> [YOUR INSTRUCTIONS]:
Output the whole listing exactly, except for the pictures in it.

[GIVEN DATA — start]

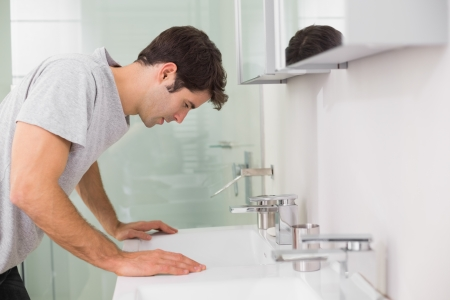 gloominess: Side view of a tensed young man at washbasin in bathroom Stock Photo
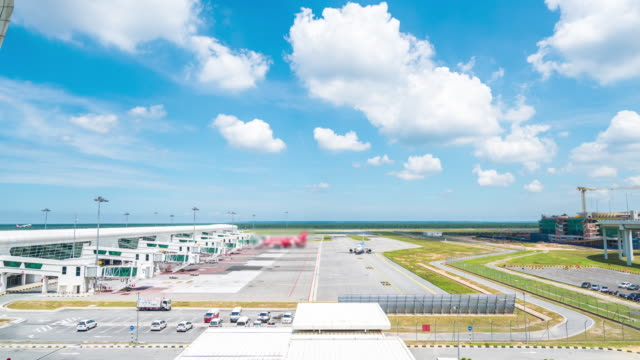 4k time lapse : kl international airport - taxiway stock videos & royalty-free footage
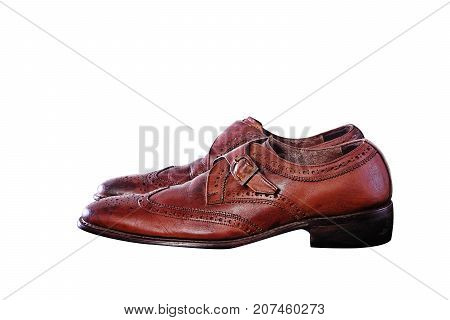 Closeup of Second hand Fashionable Male Classic Leather Shoes isolate on white background.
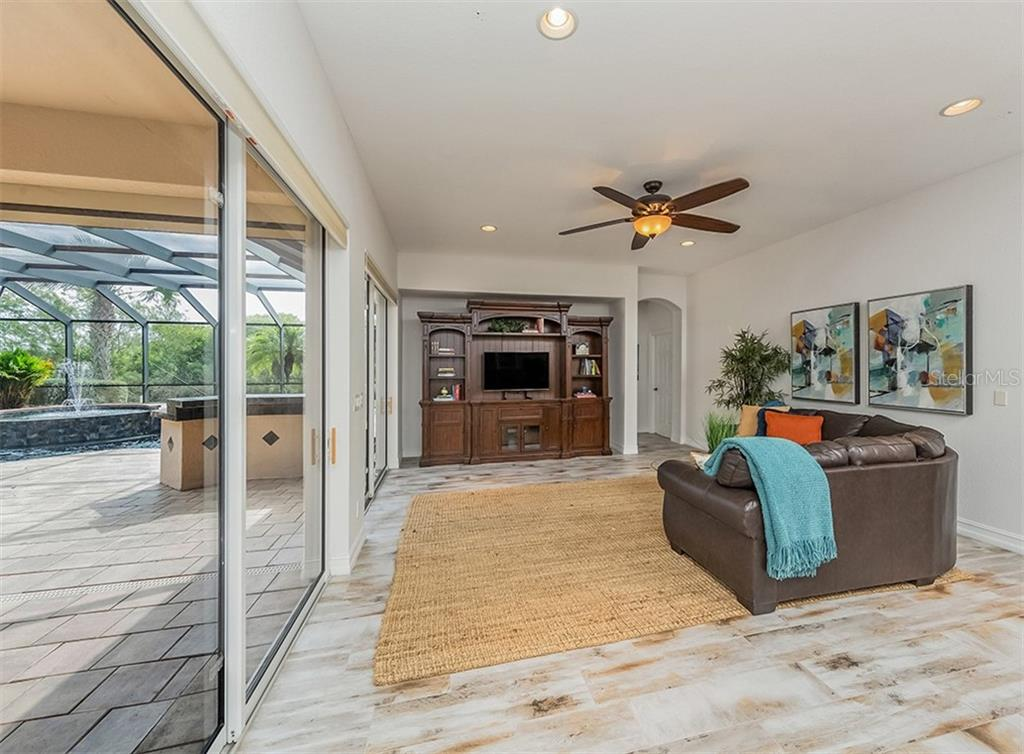 Great room. - Single Family Home for sale at 262 Pesaro Dr, North Venice, FL 34275 - MLS Number is N6107589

[GIVEN DATA — finish]

> [RESULT FOR THIS EXERCISE]:
 gloominess: Side view of a tensed young man at washbasin in bathroom Stock Photo
 4k time lapse : kl international airport - taxiway stock videos & royalty-free footage
 Closeup of Second hand Fashionable Male Classic Leather Shoes isolate on white background.
 Great room. - Single Family Home for sale at 262 Pesaro Dr, North Venice, FL 34275 - MLS Number is N6107589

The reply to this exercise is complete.